We recovered two spindle whorls, likely used to spin cotton and possibly to make clothing, as well as some palm fiber for hammocks, knotted bags, and fishing nets. Of the 10 lithic artifacts found, one is a kind of ax or small hoe (Figure 6e), and another has an unknown function but presumably is a type of hammer (Figure 6g). The remainder are well-finished felling and clearing simple axes (Figures 6b, 6f, and 6h) or axes with spikes (Figures 6a and 6c) or with shrinkage (Figure 6d), with mostly smooth and shiny surfaces and with shapes suitable for hafting a stick as a handle. Because of the lack of an exact cultural context, absolute dates, or definitive previous studies on the subject, it was not possible to determine their precise cultural affiliation.
Biocultural Remains
At the INPC Laboratory in Quito, eight plant taxa were identified from starches in 11 ceramic vessel samples and one lithic tool sample (Figure 7; Table 2).
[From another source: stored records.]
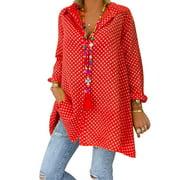 Plus Size Polka Dot Tops Women Roll Up Sleeve Casual Buttons Down Neck Blouse Shirt Tunic T-Shirt Loose Baggy Shirt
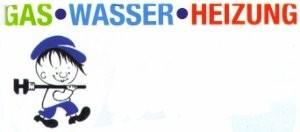 Gas und heizungsinstallateur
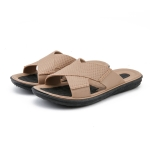 Men Summer Slippers Soft-Soled Sandals Indoor and Outdoor Beach Casual Antiskid Slippers, Size: 43(Khaki)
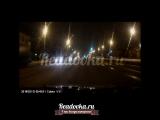 Дорожные рабочие по ночам проворачивают в Смоленске «тёмные делишки»
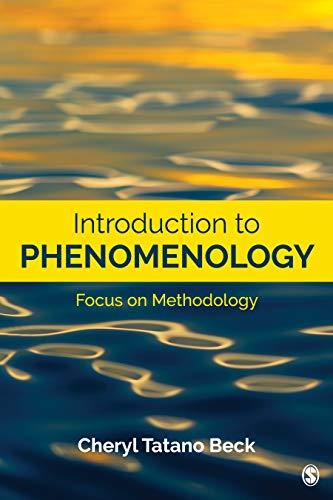 Introduction to Phenomenology: Focus on Methodology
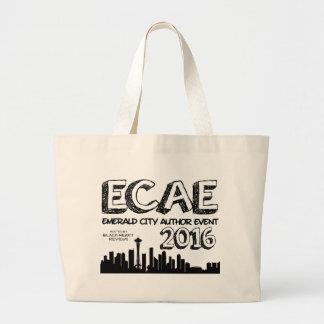 Emerald City Author Event 2016 - Jumbo Tote Jumbo Tote Bag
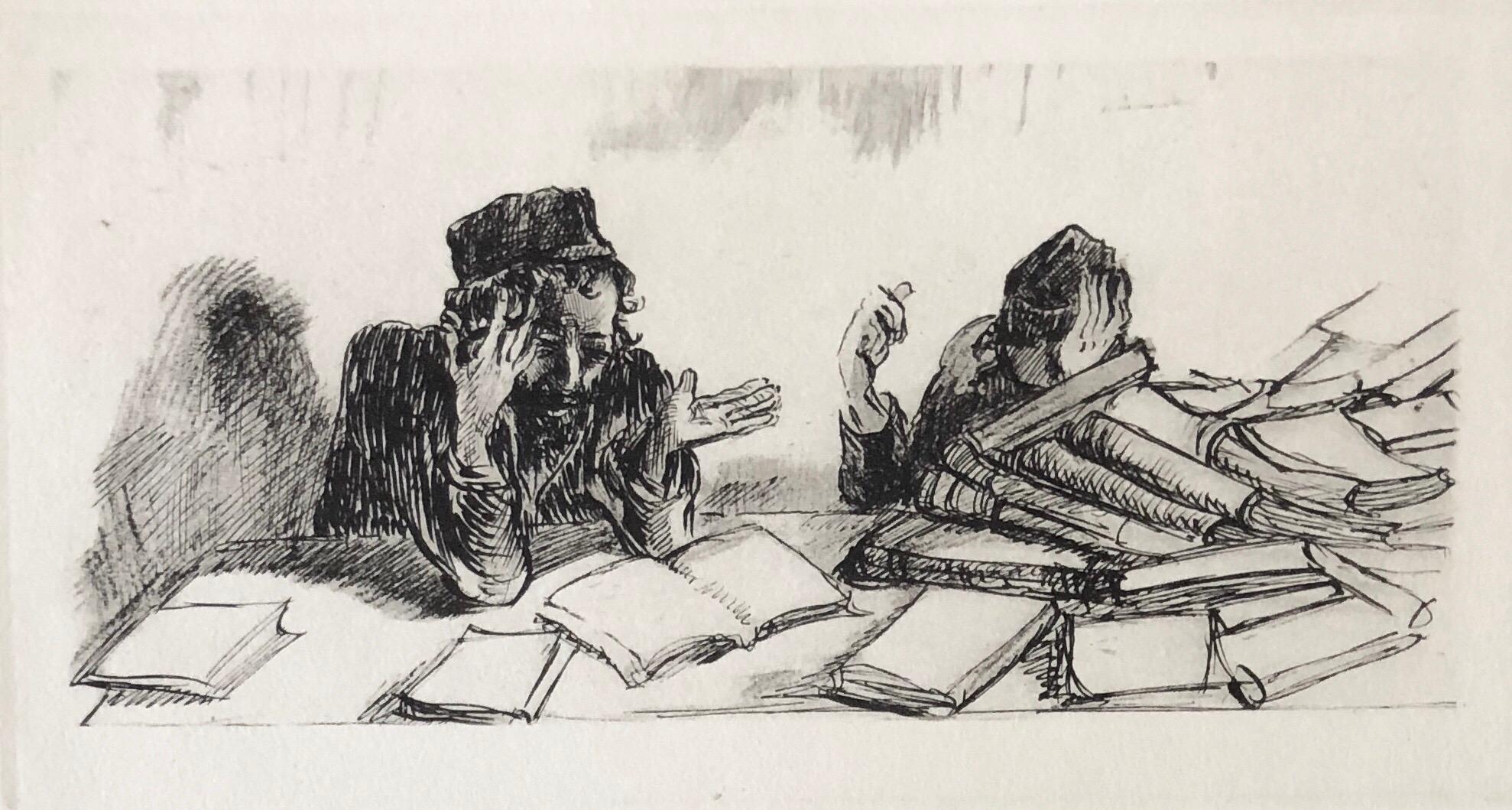 Judaica Jewish Shtetl Etching Yeshiva Talmudic Study Vintage Chassidic Art Print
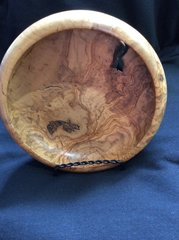 Philby's Creations Olive wood Bowl
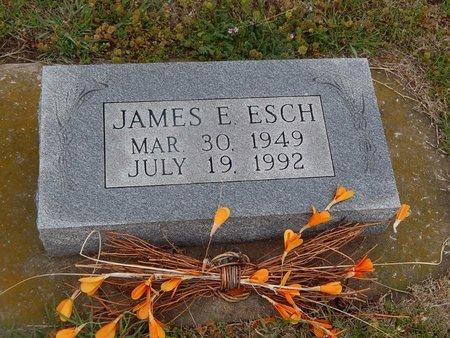 ESCH, JAMES E - Kay County, Oklahoma | JAMES E ESCH - Oklahoma Gravestone Photos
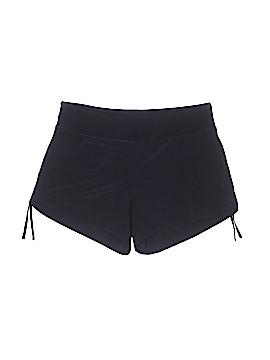 Lole Athletic Shorts Size S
They correspond to both cultivated and wild plants. Most must have been used as food, except the sarsaparilla (Smilax sp.), which is used medicinally. Maize (Zea mays) was found in most of the samples and with greater frequency than the other taxa. Sweet potato (Ipomoea batatas), chili pepper (Capsicum sp.), and Indian shot (Canna indica) were found in two samples; beans (Phaseolus sp.), cassava (Manihot esculenta), sarsaparilla (Smilax sp.), and oca (Oxalis tuberosa) were each found in only one sample (Table 2).
Of the eight taxa, five (sweet potato, Indian shot, cassava, oca, and sarsaparilla) correspond to tubers or rhizomes, one (beans) to a leguminous plant, another to a cereal grain (maize), and another to a fruit (chili pepper). Four tubers, beans, and maize are potential sources of carbohydrates and were no doubt consumed as food. Because of its spicy flavor, chili pepper must have been used as a spice, and the sarsaparilla was probably used for the preparation of medicines. Being an Andean crop, the presence of oca is surprising. This is the first time that chili pepper, sarsaparilla, sweet potato, Indian shot, and oca have been identified in an archaeological site in the Pastaza basin.
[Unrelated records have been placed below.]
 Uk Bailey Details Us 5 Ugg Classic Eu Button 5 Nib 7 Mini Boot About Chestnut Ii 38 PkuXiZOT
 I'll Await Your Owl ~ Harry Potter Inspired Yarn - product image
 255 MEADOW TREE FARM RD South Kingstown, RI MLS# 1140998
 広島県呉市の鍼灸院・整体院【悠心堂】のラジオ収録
In the nearby Colina Moravia site, Pagán Jiménez and Rostain (Reference Pagán Jiménez, Rostain and Rostain2014) reported yam (Dioscorea sp.), ulluco (Ullucus tuberosus), cacao (Theobroma sp.), cassava, maize, beans, and other leguminous plants for the period around AD 0–1020. Río Chico and Colina Moravia have three taxa in common: cassava, beans, and maize (Figure 8), with maize being the most represented taxon at both sites and also found at Té Zulay. This recurrence of maize is significant, including its finding in a Regional Developmental vessel (Figure 5b) and in a pottery fragment (Figure 4d). This chronological placement is late considering that, a little farther south, sediment analyses in the bed of present-day Lake Ayauchi revealed pollen grains and maize phytoliths dating to the Formative period, up to 5300 BP (Bush et al. Reference Bush, Piperno and Colinvaux1989; Piperno Reference Piperno1990). It is also worth recalling Roosevelt's (Reference Roosevelt1980) thesis that the introduction of maize in the Orinoco basin around 800 BC (Parmana site) was important for population growth and the establishment of complex societies. However, due to the nonsystematic nature of the findings and the difficulty of associating them with clear ceramic typologies, it cannot be inferred that maize was the staple food and the trigger for population growth after the Regional Developmental period at Río Chico.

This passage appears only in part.